Non-Deductibility – Income Tax
Payments made by the Principal to subcontract personnel that perform activities related to the Principal’s corporate purposes or preponderant business activities will be non-deductible for income tax. Payments to subcontract specialized services may be deductible if the Subcontractor is duly registered and the outsourcing otherwise complies with all the requirements under Mexico’s Federal Labor Law, Tax Code and Income Tax Law. The Principal must, among other requirements, (i) verify the Subcontractor has the required registration and (ii) obtain copies of (a) tax receipts showing payment of the employees’ salaries and the withholding and payment of income taxes on such salaries, (b) payments of social security contributions and (c) payments of the contributions to the Housing Fund.

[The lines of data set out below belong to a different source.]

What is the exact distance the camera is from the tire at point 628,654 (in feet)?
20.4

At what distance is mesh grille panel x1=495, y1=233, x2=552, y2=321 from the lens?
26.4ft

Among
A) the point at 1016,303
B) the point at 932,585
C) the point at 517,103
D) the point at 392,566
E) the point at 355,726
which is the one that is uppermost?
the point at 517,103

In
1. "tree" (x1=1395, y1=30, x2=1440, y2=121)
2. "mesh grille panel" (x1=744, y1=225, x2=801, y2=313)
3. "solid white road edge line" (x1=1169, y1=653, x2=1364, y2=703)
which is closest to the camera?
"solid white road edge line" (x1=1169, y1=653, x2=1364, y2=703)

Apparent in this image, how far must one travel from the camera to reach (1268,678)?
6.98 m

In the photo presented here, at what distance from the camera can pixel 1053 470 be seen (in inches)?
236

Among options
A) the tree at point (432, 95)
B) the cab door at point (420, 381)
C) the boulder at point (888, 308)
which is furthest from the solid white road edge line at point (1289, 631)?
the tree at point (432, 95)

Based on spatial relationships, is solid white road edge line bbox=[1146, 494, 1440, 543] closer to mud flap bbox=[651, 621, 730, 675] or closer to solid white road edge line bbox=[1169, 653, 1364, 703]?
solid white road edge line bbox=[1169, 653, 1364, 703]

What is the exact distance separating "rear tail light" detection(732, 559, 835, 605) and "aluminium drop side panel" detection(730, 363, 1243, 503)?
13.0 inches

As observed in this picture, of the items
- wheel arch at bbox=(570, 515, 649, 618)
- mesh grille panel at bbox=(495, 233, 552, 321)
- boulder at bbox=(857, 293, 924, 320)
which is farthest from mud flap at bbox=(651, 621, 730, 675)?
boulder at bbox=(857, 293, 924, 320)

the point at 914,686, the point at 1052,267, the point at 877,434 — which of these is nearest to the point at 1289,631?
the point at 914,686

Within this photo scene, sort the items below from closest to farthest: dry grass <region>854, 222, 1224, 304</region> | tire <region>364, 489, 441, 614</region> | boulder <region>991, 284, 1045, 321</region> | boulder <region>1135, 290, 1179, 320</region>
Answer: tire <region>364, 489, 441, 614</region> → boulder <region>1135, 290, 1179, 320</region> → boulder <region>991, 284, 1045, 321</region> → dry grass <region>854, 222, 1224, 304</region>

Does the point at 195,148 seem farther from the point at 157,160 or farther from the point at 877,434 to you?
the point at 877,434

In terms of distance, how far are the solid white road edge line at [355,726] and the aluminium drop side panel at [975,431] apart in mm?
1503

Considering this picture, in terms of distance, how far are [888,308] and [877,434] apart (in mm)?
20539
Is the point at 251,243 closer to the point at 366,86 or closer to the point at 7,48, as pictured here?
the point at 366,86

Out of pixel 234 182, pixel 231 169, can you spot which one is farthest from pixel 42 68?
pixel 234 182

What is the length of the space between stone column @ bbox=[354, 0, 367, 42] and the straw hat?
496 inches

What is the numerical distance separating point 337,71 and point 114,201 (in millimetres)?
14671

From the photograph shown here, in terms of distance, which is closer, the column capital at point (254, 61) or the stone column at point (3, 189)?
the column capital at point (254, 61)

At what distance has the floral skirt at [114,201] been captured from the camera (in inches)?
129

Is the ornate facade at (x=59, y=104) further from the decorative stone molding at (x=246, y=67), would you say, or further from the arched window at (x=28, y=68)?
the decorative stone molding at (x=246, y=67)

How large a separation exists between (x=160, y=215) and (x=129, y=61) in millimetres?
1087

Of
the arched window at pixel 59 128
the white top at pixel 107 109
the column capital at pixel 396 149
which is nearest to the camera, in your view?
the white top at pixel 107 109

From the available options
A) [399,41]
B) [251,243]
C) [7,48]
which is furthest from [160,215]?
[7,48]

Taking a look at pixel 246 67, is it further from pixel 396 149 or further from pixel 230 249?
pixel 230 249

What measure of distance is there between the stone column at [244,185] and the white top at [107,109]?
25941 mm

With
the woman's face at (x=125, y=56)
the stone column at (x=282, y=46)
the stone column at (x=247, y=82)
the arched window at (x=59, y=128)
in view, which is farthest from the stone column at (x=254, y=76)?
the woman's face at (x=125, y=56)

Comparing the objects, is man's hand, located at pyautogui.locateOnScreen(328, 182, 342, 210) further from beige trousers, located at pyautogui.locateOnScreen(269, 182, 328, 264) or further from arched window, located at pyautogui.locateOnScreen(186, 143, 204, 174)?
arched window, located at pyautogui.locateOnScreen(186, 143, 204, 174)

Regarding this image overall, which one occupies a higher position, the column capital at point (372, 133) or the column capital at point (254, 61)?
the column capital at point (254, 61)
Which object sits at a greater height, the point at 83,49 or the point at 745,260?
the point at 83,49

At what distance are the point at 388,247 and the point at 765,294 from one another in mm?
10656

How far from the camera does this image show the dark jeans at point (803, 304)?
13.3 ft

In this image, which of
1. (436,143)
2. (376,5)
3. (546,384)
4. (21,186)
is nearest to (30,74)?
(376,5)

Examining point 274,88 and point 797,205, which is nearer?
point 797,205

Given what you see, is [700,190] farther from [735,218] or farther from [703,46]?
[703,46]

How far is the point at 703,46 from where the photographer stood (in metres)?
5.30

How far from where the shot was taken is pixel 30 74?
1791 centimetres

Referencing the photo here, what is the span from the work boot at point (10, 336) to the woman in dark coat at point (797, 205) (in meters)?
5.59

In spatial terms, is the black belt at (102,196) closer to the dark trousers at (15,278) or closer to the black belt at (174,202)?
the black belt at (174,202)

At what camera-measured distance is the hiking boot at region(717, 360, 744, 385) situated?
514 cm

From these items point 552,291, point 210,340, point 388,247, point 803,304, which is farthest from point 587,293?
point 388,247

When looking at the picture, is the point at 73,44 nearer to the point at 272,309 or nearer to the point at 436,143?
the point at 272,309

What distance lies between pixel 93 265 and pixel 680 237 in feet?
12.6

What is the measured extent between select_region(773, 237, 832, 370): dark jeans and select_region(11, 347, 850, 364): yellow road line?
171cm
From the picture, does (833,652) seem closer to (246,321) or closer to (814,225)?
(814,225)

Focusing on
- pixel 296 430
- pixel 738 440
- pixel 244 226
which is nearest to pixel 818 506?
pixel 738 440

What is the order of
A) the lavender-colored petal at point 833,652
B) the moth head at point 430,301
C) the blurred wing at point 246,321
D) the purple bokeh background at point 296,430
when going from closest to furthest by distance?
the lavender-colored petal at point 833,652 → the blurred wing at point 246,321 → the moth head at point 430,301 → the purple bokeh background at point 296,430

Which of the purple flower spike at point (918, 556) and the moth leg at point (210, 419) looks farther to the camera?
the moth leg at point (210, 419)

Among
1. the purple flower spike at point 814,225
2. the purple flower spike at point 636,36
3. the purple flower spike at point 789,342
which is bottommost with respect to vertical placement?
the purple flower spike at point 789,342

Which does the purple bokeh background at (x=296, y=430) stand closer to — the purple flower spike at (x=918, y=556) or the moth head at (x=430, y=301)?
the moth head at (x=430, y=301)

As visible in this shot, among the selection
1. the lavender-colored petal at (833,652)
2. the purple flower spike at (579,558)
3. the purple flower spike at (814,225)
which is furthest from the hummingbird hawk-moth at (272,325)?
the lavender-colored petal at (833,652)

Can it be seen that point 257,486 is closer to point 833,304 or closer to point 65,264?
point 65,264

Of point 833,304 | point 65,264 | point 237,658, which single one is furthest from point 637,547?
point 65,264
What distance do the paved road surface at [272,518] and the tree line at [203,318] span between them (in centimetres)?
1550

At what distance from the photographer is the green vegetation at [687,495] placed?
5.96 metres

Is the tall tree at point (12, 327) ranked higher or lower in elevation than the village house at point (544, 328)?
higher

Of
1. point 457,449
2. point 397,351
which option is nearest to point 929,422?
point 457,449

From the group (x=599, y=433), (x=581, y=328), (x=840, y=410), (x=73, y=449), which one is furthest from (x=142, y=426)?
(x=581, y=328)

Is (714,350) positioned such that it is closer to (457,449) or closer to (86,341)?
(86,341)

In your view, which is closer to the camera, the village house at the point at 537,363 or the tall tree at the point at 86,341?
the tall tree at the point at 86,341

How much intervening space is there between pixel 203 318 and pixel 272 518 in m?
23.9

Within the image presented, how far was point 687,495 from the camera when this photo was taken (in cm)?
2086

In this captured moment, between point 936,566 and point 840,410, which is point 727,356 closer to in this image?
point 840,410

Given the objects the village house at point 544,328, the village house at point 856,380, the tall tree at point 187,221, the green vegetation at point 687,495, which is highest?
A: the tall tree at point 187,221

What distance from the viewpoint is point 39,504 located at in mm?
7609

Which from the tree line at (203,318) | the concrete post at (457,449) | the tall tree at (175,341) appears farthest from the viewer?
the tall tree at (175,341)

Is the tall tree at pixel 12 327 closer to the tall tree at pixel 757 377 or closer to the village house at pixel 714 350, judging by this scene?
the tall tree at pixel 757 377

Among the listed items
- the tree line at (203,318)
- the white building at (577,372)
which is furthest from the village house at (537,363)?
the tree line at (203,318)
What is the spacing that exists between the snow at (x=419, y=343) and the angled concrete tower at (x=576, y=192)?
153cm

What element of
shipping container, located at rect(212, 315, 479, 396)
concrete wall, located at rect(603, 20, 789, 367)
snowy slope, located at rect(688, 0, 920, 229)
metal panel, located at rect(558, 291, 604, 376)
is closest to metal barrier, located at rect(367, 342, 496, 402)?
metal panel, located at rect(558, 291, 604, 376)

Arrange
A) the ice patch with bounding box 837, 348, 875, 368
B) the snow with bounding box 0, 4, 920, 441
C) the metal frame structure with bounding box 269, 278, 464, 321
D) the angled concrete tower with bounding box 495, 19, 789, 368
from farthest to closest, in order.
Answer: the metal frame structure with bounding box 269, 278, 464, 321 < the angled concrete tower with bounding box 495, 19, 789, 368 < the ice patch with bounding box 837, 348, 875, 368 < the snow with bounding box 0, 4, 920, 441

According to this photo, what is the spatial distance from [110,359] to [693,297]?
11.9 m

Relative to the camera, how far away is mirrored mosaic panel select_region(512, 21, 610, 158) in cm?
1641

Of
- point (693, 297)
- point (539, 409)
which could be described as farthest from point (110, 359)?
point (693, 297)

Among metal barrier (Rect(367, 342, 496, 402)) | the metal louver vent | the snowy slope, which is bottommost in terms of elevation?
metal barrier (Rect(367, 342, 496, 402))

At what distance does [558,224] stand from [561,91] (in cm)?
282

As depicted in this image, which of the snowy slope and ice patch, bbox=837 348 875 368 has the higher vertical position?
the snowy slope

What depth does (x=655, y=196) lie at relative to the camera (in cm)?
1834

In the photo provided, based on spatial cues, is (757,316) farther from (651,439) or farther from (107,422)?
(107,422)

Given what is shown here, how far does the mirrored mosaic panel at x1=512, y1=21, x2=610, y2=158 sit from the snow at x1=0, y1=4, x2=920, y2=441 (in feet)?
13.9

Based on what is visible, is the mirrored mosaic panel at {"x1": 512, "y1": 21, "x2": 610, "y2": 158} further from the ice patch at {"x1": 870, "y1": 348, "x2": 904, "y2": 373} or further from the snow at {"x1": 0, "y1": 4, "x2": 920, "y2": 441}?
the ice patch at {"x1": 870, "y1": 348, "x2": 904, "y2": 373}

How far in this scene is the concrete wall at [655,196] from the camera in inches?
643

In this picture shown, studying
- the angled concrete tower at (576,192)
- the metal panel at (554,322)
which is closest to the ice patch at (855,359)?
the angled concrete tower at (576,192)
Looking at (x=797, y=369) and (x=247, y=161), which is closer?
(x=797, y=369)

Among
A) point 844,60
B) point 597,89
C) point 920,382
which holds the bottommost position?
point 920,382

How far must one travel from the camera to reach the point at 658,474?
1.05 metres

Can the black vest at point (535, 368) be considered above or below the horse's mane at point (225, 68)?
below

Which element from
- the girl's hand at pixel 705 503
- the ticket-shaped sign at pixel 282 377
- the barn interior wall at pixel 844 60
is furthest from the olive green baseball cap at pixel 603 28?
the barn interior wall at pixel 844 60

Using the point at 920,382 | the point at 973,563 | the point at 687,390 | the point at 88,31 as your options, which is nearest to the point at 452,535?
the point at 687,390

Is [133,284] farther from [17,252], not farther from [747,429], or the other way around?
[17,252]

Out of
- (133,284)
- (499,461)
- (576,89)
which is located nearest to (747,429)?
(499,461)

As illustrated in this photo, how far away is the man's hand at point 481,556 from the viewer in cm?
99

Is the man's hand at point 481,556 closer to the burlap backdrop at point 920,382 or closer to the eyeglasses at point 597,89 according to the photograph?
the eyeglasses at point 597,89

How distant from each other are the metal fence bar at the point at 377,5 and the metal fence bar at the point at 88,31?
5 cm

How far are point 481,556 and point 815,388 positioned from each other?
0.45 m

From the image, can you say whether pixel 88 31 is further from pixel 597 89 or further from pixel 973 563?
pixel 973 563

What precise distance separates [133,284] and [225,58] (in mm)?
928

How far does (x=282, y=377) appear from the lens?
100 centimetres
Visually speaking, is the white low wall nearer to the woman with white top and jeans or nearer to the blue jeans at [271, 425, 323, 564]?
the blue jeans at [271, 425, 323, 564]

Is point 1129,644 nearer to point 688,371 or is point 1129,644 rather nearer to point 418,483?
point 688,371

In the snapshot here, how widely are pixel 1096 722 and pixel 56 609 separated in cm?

Non-Creditability – Value Added Tax
Similarly, value added tax paid by the Principal for the subcontracting of personnel that perform activities related to the Principal’s corporate purposes or preponderant business activities will be non-creditable. Creditability of value added tax on payments for permitted outsourcing services will have requirements similar to those described above for the deductibility for income tax. Also, the Principal must obtain a copy of the Subcontractor’s value added tax return and proof of payment of such tax; if the Principal cannot obtain such documents, it must amend its tax return to remove the value added tax previously credited.
Limitations on Employer Substitution
Going forward, employer substitutions (i.e. transferring employees from one employer to another) will require the transfer of the substituted employer’s assets to the substitute employer. There is a 90-day window where this requirement will not apply to certain businesses that want to use employer substitution to become compliant with the new outsourcing rules.
Non-cooperation with visits or inspections from the labor or social security authorities or violations of the restrictions or rules on outsourcing may subject the Principal and/or the Subcontractor to civil fines. These fines may be up to 50,000 Mexico’s UMAs (Unit of Measurement and Update); the UMA is currently set at 89.62 pesos, so the fine per violation may be up to 4,481,000 Mexican pesos. In addition, violations may generate or increase monetary penalties under Mexico’s Tax Code.
Potential Criminal Liability
Violations to the restrictions or rules on outsourcing may also create criminal liability. For example, using schemes to simulate the provision of specialized services or subcontracting personnel to perform activities related to the Principal’s corporate purposes or main business activities may constitute tax fraud.
The amendments to Mexico’s Federal Labor Law, Social Security Law and National Workers’ Housing Fund Law became effective April 24, 2021, but compliance with certain new requirements (e.g. creation of registry for Subcontractors, filing information by Subcontractors) will commence at later dates. The amendments to the Tax Code, Income Tax Law and Value Added Tax Law will become effective on August 1, 2021.
The amended rules on outsourcing in Mexico will have a significant impact on many businesses. The reform will affect specially companies that currently use outsourcing arrangements. Those companies must take all actions necessary to become compliant with the new rules as soon as possible but no later than August 1, 2021 (or July 23, 2021, if they want to use employer substitution to become compliant). In addition to complying with the new rules described above, many companies will have to assess the financial impact that implementing these changes may have on their bottom line and explore alternatives to address it.
While Mexico’s labor reform of 2012 already limited the use of outsourcing, many businesses ignored those rules and their enforcement was very lax. The current changes have significantly more punishing consequences for misusing outsourcing and it is expected that the current administration will enforce the new rules vigorously.